_Dataset section_:
◇ ◇ ◇ ◇ ◇

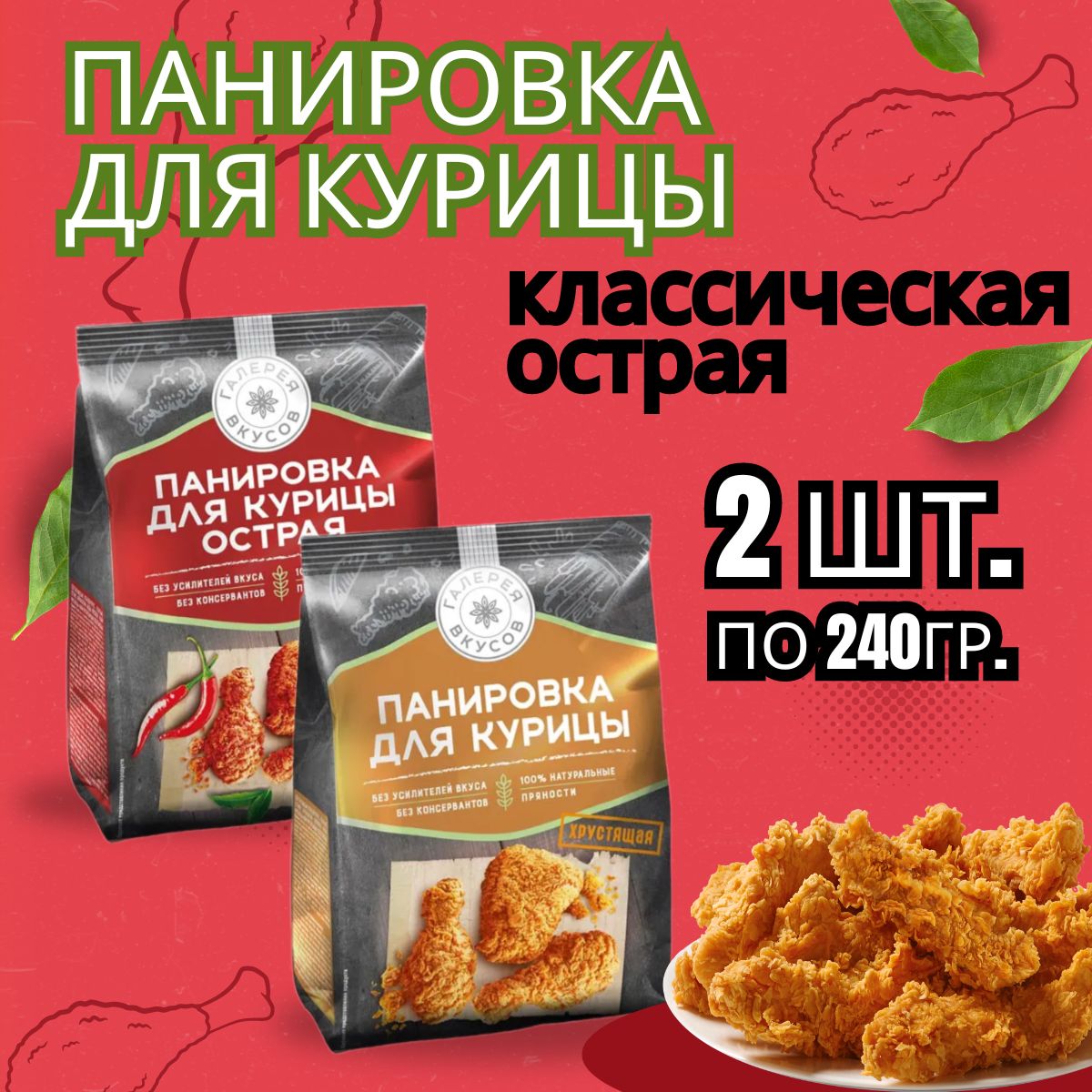 Панировка для курицы классическая+острая, 2 по 240 г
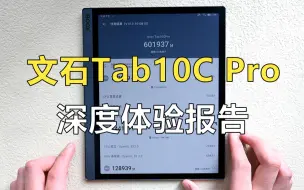 下载视频: 墨水屏性能卷王，文石Tab10C Pro超超超详细体验报告！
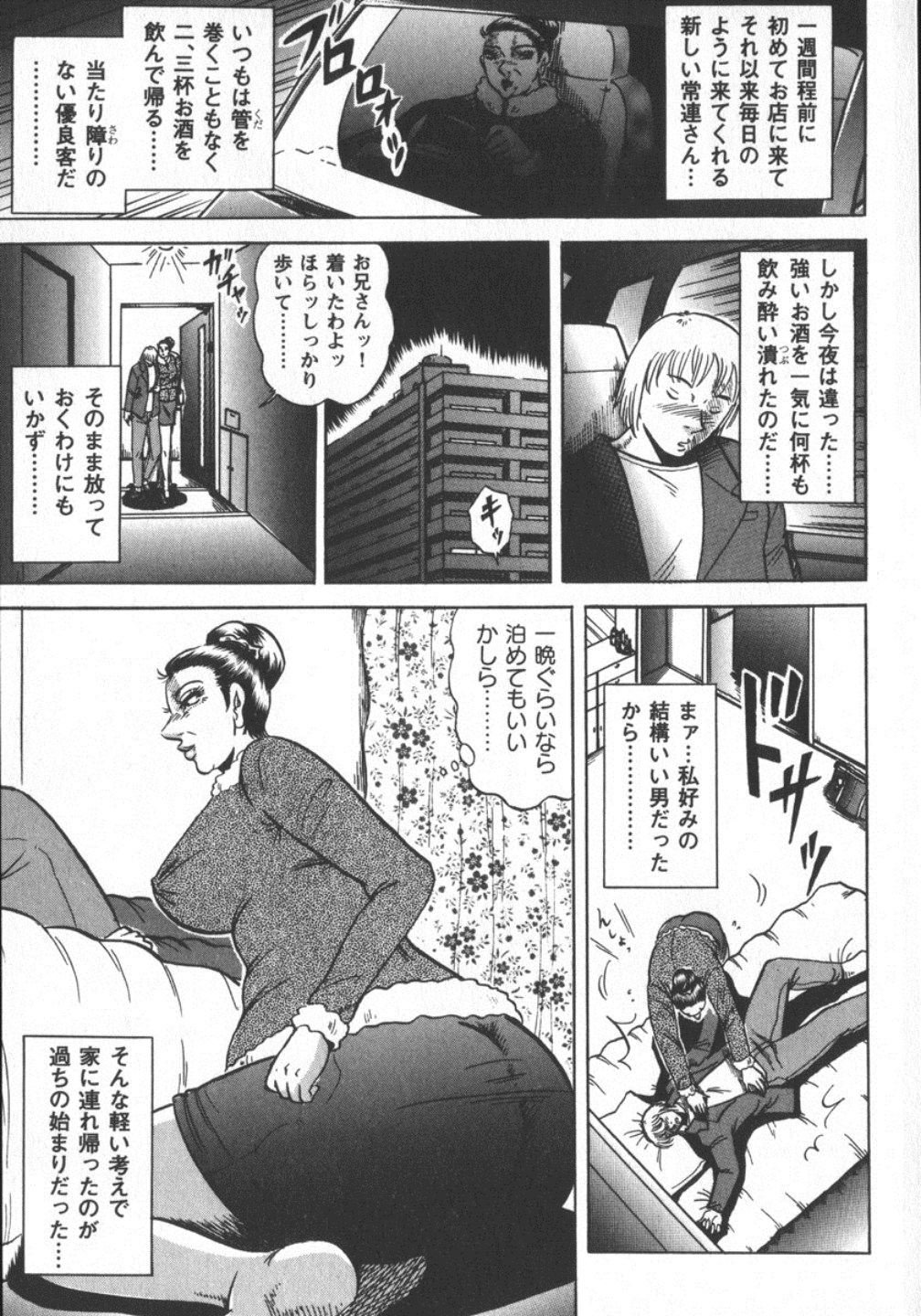 [冬陣そら] 冬陣そら官能劇画撰・肉欲時代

◇ ◇ ◇ ◇ ◇

_What you will do_:
Please retype the whole of the data precisely, omitting pictures.

_Exercise output_:
 Панировка для курицы классическая+острая, 2 по 240 г
 下载视频: 墨水屏性能卷王，文石Tab10C Pro超超超详细体验报告！
 [冬陣そら] 冬陣そら官能劇画撰・肉欲時代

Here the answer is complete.